The Scarlet E, Episode 2: “40 Acres”
Home is in your heart and in your head, but mostly home is on land — acreage parceled out, clawed at, stolen, denied for decades and decades. First, there was Field Order No. 15, the Union Army’s plan to distribute 40-acre plots to the newly emancipated. That was a promise broken almost immediately. Later, there was the Great Migration, in which millions of African Americans fled north, where governments, lenders, and white neighbors would never let them own their land and build their own wealth. And now a system, purpose-built, extracts what it can, turning black and brown renters into debtors and evictees.
In the second episode of On the Media’s “The Scarlet E: Unmasking America’s Eviction Crisis,” they catalog the thefts and the schemes — most of which were perfectly legal — and ask how long this debt will fester forever.
Matthew Desmond, founder of The Eviction Lab and On the Media’s partner in this series, and Marty Wegbreit, director of litigation for the Central Virginia Legal Aid Society, point us toward the legal and historical developments that evolved into the present crisis. WBEZ’s Natalie Moore, whose grandparents moved to Chicago during the Great Migration, shows us around the top-evicting zip code in the country, on Chicago’s South Side. Hank Roberts, another descendant of a Great Migration refugee, tells the cataclysmic story of his family’s eviction from their Chicago home, owing to a particularly egregious form of housing exploitation.

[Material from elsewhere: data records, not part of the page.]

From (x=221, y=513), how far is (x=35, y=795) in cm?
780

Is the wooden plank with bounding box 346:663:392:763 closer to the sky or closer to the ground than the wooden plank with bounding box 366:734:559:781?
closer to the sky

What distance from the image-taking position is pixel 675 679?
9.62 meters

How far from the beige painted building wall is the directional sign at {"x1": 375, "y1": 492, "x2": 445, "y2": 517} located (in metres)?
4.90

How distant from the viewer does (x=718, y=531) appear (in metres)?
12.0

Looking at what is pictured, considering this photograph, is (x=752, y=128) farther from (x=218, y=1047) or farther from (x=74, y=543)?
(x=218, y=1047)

And Hank — who himself became a developer and a landlord — tells the story of his own recent experience with a delinquent, long-time tenant.

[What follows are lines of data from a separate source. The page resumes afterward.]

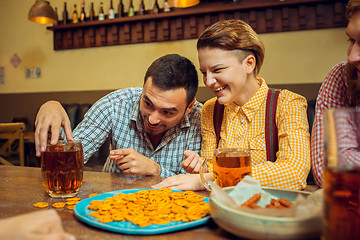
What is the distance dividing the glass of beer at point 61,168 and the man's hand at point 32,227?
1.29 ft

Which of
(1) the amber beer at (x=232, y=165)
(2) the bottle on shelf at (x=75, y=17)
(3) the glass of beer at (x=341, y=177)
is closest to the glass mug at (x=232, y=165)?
(1) the amber beer at (x=232, y=165)

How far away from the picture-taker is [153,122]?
138 cm

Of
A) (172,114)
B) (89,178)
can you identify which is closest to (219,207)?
(89,178)

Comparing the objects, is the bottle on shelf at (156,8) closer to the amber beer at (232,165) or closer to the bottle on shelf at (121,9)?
the bottle on shelf at (121,9)

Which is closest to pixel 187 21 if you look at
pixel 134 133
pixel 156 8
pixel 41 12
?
pixel 156 8

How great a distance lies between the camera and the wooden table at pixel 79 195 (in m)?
0.59

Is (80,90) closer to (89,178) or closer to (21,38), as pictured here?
(21,38)

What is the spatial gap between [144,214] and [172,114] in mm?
763

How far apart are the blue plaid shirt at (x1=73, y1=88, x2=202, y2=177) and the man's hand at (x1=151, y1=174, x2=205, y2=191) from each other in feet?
1.94

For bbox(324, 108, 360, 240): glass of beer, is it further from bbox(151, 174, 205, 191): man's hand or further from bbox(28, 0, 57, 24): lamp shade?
bbox(28, 0, 57, 24): lamp shade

All music by Mark Henry Phillips, and:
“40 Acres and a Mule” — Oscar Brown, Jr.
“Railroadin’ Some” — Henry Thomas
“East St. Louis Toodle-oo” — Duke Ellington
This is a segment from On the Media’s June 14th, 2019 program, 40 Acres. To hear other episodes of The Scarlet E and to learn about the eviction stats in your own state, visit onthemedia.org/eviction.
Support for “The Scarlet E” is provided by the Bill & Melinda Gates Foundation, the John S. and James L. Knight Foundation, and the Melville Charitable Trust. Additional support is provided by the Economic Hardship Reporting Project, and “Chasing the Dream,” a WNET initiative reporting on poverty and opportunity in America.
Support for On the Media is provided by the Ford Foundation and the listeners of WNYC Radio.
Co-published with WNYC Studios.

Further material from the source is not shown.